* [Text passage]:
○ ○ ○
May Alden Ward (March 1, 1853 – January 14, 1918) was an American author known for her biographies of such writers as Petrarch and Dante.

==Biography==
She was born May Alden in Mechanicsburg, Ohio, one of three children of Prince William Alden (a merchant and banker) and Rebecca (Neal) Alden. She was a descendant of Captain John Alden, who came to America on the Mayflower. She early developed an interest in literature and languages and by the age of 16 was contributing articles to a Cincinnati periodical.

She graduated from Ohio Wesleyan University in 1872 at the age of 19 and a year later married William G. Ward, who held various academic positions over his career including history professor at Baldwin University near Cleveland and later English literature professor at Syracuse University in New York and at Emerson College in Boston.

Ward traveled for two years in Europe to continue her study of Italian, French, and German literature. In 1887, she published a life of Dante, followed four years later by a life of Petrarch. Reviewers praised these books for their skillful synthesis of the existing scholarship, and the New York Times singled out Ward's lively, clear prose style and historian's instinct. Author William Dean Howells commented that her work removed "the stain and whitewash of centuries" to reveal the underlying historical truth. Her subsequent book on John Ruskin, Leo Tolstoy, and Thomas Carlyle, Prophets of the Nineteenth Century, was hailed as masterly.
○ ○ ○
* [Supplied records]:
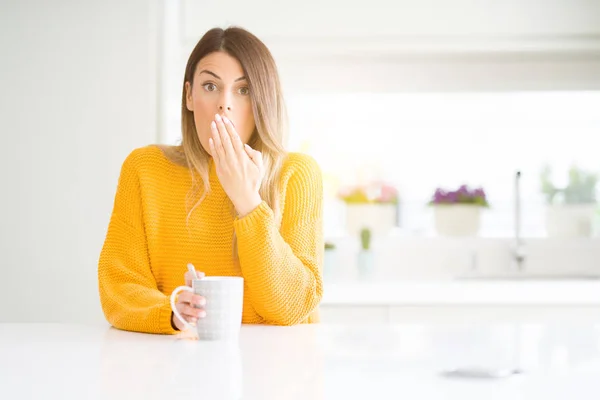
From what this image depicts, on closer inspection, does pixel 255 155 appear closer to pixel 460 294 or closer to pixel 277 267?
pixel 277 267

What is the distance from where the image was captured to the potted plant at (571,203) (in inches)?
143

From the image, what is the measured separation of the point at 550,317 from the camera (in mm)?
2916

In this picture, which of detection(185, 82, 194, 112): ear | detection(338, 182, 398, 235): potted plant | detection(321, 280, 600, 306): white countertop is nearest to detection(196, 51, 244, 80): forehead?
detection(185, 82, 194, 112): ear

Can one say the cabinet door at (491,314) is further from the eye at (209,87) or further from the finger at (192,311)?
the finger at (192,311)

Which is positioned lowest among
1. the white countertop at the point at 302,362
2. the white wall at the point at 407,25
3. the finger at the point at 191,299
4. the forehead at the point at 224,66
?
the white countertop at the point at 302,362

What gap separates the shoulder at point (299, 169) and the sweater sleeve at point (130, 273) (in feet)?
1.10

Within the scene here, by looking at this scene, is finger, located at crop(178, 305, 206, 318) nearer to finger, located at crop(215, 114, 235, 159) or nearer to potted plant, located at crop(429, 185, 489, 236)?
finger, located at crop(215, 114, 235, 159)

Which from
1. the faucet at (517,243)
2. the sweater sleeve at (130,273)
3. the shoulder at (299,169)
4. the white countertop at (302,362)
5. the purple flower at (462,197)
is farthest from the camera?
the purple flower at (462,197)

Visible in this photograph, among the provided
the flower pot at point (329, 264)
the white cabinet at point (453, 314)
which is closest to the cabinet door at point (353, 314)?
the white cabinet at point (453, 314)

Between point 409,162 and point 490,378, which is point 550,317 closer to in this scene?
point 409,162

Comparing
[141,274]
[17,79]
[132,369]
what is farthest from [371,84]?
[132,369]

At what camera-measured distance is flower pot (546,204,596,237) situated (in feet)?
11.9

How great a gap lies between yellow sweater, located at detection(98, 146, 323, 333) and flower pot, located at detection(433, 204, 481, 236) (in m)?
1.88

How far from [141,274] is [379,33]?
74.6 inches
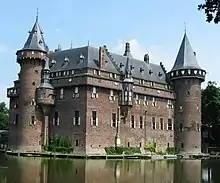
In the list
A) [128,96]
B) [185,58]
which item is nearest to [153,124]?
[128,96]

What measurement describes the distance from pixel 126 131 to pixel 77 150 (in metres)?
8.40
○ ○ ○
* [Study questions]:
**A.** Decide whether each statement agrees with the text about May Alden Ward. Answer yes or no for each, quoting the deciding words of the text exactly.
(i) She graduated from Ohio Wesleyan University at the age of 19.
(ii) Her life of Petrarch appeared before her life of Dante.
(iii) By age 16 she was writing articles for a Boston periodical.
**B.** Carry on the text about May Alden Ward, starting after its last sentence.

* [Exercise responses]:
**A.**
(i) Yes: "She graduated from Ohio Wesleyan University in 1872 at the age of 19"
(ii) No: "In 1887, she published a life of Dante, followed four years later by a life of Petrarch."
(iii) No: "by the age of 16 was contributing articles to a Cincinnati periodical"

**B.**
Ward also lectured on French and German literature and became a popular speaker on the women's club circuit.

In the late 1890s, Ward and her family moved to Massachusetts, where she served as president of various organizations including the New England Women's Club (succeeding the poet Julia Ward Howe in that role), the New England Woman's Press Association, and the Cantabrigia women's club. She was also a charter member of the Authors' Club of Boston and one of the Massachusetts state commissioners for the St. Louis World's Fair of 1904.

She was killed in an accident when the car she was riding in on her way home from an evening lecture collided with an electric streetcar in Boston.

==Books==
- Dante: A Sketch of His Life and Works (1887)
- Petrarch: A Sketch of His Life and Works (1891)
- Old Colony Days (1897)
- Prophets of the Nineteenth Century: Carlyle, Ruskin, Tolstoi (1900)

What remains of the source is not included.